__The request__
What do the lines from the one containing "How far is pixel" through the end of the entries say? Quote them exactly, and only them.

Scene question records:

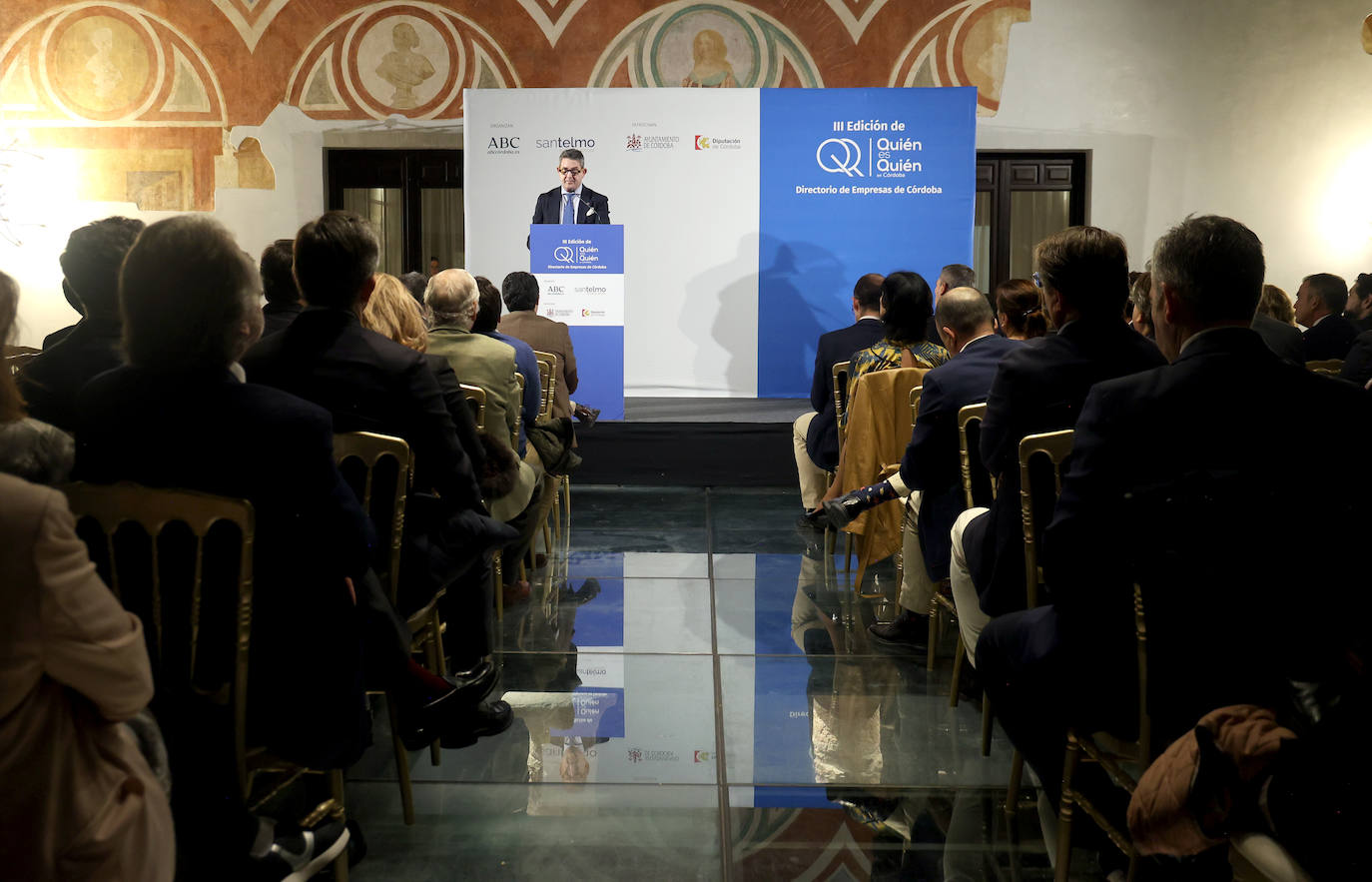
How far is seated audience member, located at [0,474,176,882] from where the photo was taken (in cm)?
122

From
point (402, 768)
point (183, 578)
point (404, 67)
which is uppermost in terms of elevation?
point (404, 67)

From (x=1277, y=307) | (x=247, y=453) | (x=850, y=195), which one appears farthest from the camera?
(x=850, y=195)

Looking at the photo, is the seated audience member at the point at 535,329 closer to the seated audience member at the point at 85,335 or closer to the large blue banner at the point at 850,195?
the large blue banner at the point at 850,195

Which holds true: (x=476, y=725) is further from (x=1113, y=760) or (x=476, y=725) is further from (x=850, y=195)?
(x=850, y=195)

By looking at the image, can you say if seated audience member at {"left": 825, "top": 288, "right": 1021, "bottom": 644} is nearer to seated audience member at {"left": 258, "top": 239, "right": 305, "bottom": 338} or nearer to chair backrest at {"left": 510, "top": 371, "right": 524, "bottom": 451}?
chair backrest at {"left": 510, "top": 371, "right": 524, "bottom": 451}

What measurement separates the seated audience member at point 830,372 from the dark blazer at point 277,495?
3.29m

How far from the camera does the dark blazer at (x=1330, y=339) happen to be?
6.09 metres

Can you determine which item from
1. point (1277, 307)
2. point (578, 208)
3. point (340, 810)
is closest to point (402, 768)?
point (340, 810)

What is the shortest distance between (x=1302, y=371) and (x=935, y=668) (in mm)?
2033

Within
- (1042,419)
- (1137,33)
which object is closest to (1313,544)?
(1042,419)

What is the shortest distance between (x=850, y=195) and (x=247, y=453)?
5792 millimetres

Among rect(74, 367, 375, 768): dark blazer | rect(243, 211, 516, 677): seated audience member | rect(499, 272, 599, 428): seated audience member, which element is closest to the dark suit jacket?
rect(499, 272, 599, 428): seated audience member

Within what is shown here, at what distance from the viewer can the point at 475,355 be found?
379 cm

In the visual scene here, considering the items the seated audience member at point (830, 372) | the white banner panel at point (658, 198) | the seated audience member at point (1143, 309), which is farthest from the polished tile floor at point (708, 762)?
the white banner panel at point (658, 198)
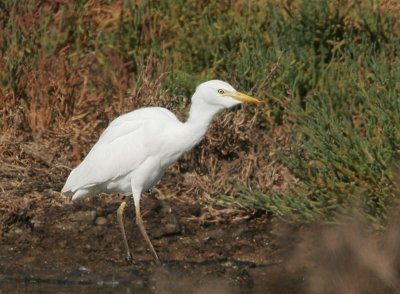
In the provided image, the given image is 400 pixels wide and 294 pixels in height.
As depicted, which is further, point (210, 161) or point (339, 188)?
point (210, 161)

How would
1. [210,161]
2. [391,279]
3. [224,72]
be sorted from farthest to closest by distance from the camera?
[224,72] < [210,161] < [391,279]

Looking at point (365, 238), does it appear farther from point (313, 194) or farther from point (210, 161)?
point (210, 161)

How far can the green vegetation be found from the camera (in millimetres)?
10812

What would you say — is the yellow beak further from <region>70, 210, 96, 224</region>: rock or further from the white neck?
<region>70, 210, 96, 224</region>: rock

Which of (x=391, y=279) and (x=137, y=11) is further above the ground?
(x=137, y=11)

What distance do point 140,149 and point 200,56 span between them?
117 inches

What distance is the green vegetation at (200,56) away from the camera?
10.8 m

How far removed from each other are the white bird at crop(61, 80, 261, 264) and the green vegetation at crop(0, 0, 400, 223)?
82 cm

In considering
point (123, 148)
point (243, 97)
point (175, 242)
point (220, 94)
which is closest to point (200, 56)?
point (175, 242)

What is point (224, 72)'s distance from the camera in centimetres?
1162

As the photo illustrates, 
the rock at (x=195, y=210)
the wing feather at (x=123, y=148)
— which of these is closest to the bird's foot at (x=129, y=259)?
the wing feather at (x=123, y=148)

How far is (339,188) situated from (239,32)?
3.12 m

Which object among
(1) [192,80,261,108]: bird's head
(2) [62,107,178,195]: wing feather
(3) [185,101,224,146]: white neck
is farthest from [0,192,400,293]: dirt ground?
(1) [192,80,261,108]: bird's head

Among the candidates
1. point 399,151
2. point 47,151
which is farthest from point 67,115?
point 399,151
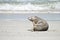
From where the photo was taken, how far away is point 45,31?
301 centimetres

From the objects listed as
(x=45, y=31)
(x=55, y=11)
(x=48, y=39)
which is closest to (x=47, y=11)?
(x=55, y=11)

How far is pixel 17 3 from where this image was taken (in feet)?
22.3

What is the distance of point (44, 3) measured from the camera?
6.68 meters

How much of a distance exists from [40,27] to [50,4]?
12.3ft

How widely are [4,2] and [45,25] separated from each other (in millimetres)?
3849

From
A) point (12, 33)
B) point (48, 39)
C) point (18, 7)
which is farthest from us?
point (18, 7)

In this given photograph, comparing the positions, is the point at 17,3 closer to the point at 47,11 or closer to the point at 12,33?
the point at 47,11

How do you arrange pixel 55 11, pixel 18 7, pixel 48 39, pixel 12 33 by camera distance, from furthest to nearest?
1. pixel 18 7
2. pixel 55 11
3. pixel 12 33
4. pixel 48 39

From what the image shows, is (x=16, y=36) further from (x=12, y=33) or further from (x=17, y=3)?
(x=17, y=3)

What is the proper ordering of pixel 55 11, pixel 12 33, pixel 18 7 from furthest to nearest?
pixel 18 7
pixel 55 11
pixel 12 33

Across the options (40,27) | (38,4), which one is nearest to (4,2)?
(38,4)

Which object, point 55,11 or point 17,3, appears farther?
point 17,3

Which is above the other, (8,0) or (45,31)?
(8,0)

__Result of the exercise__
How far is pixel 17 3 from where this image was taken (in feet)?
22.3

What is the distance of point (44, 3) measured from the camera?
6.68 meters

How much of a distance exists from [40,27] to [50,4]?
12.3ft

How widely are [4,2] and [45,25] separated from each other (in millimetres)?
3849

From
A) point (12, 33)
B) point (48, 39)
C) point (18, 7)
which is farthest from us?
point (18, 7)

In this given photograph, comparing the positions, is the point at 17,3 closer to the point at 47,11 or closer to the point at 12,33?
the point at 47,11

How do you arrange pixel 55 11, pixel 18 7, pixel 48 39, pixel 12 33 by camera distance, from furthest to nearest?
1. pixel 18 7
2. pixel 55 11
3. pixel 12 33
4. pixel 48 39

From what the image shows, is (x=16, y=36) further from (x=12, y=33) or further from (x=17, y=3)?
(x=17, y=3)

What is the proper ordering of pixel 55 11, pixel 12 33, pixel 18 7 from furthest to nearest?
pixel 18 7
pixel 55 11
pixel 12 33

Across the options (40,27) | (38,4), which one is nearest to (4,2)?
(38,4)

Which object, point 55,11 or point 17,3, appears farther?
point 17,3

Which is above the other, (8,0) or (45,31)?
(8,0)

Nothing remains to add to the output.